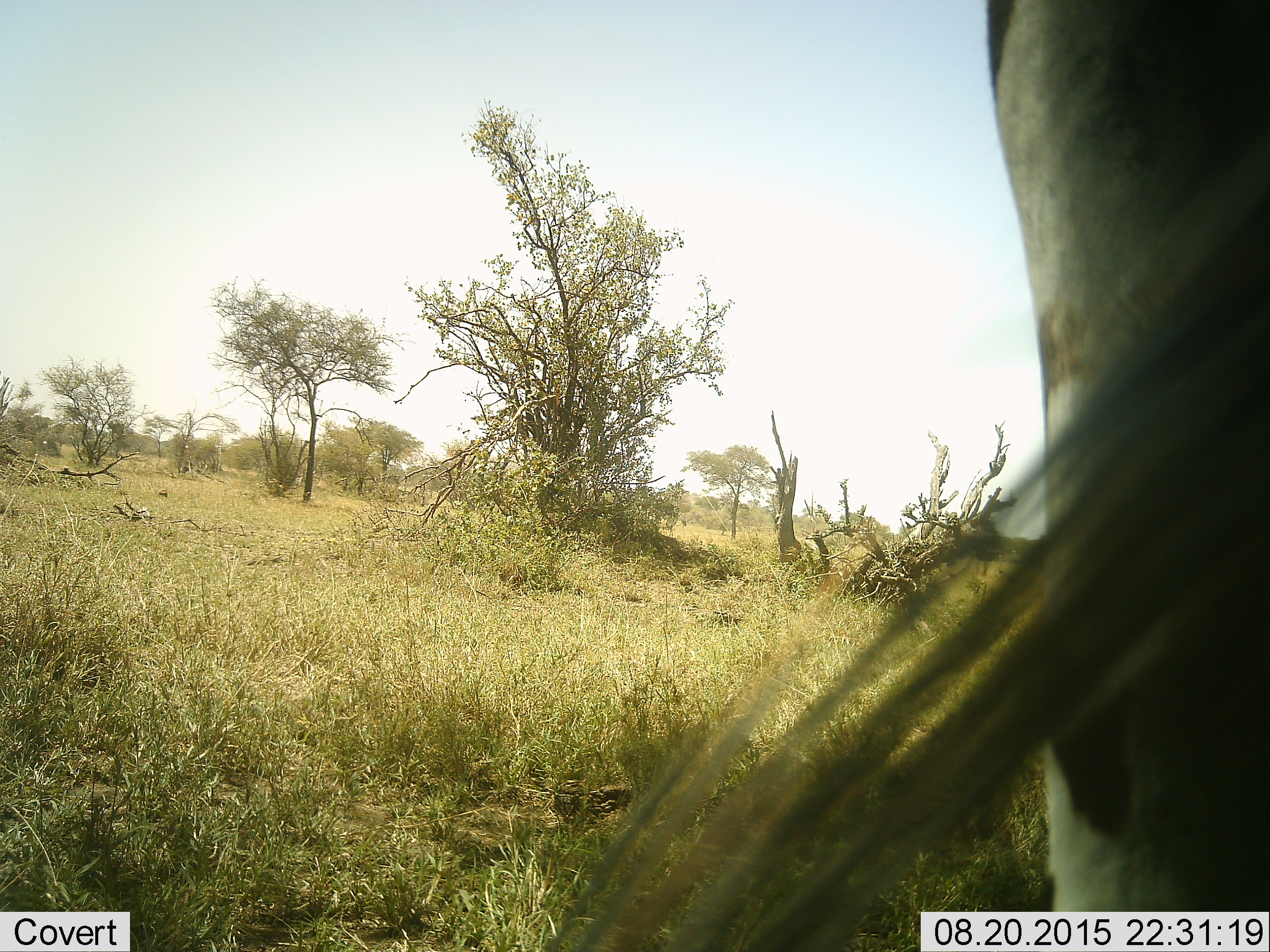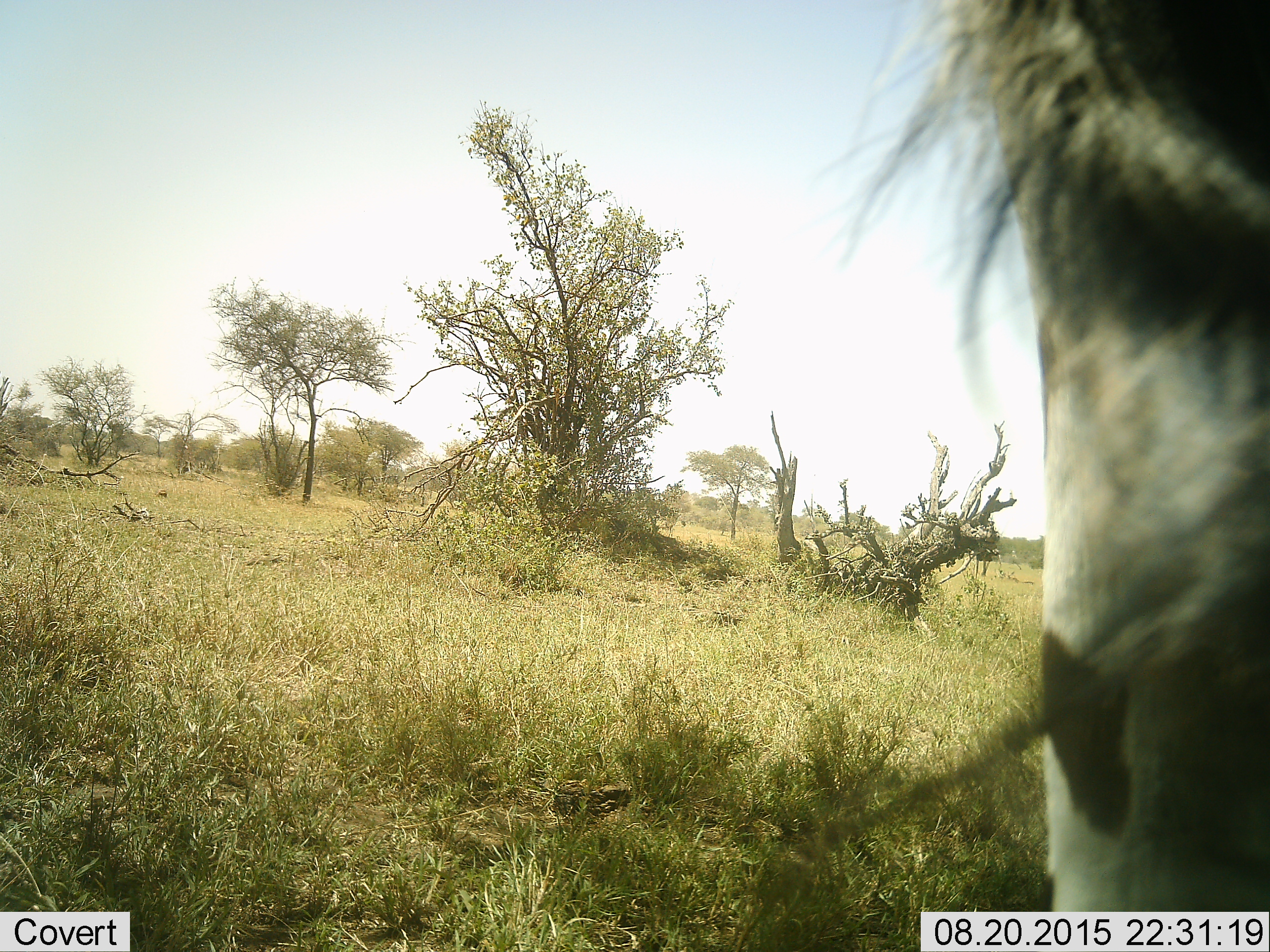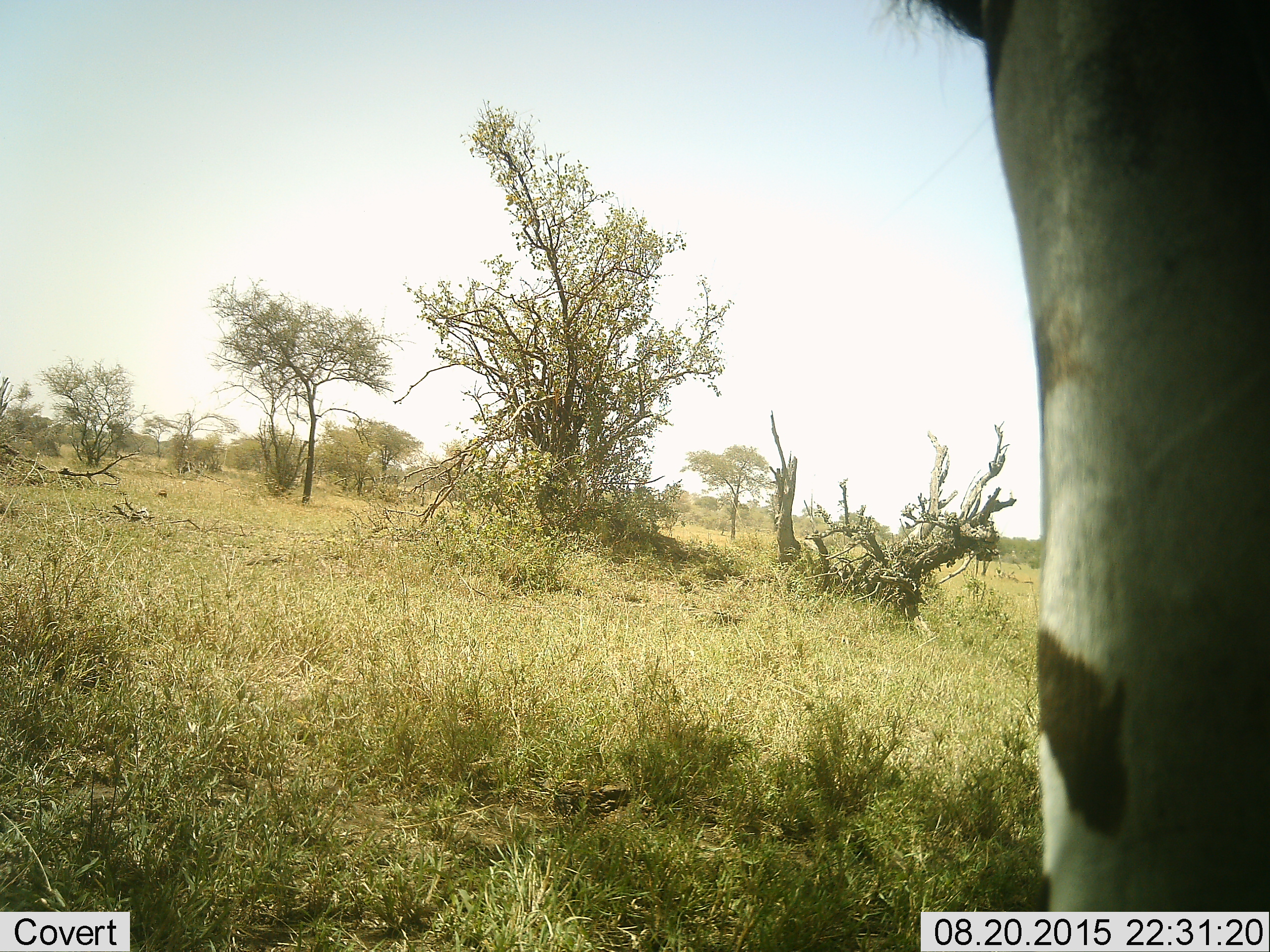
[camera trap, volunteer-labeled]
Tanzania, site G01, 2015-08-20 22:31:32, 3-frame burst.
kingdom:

= = = = = = =

WHAT YOU SHOULD DO: Everything from the line with "Tanzania, site G01, 2015-08-20" through the last line of the material above should be echoed exactly, and nothing else.

EXPECTED ANSWER:
Tanzania, site G01, 2015-08-20 22:31:32, 3-frame burst.
kingdom:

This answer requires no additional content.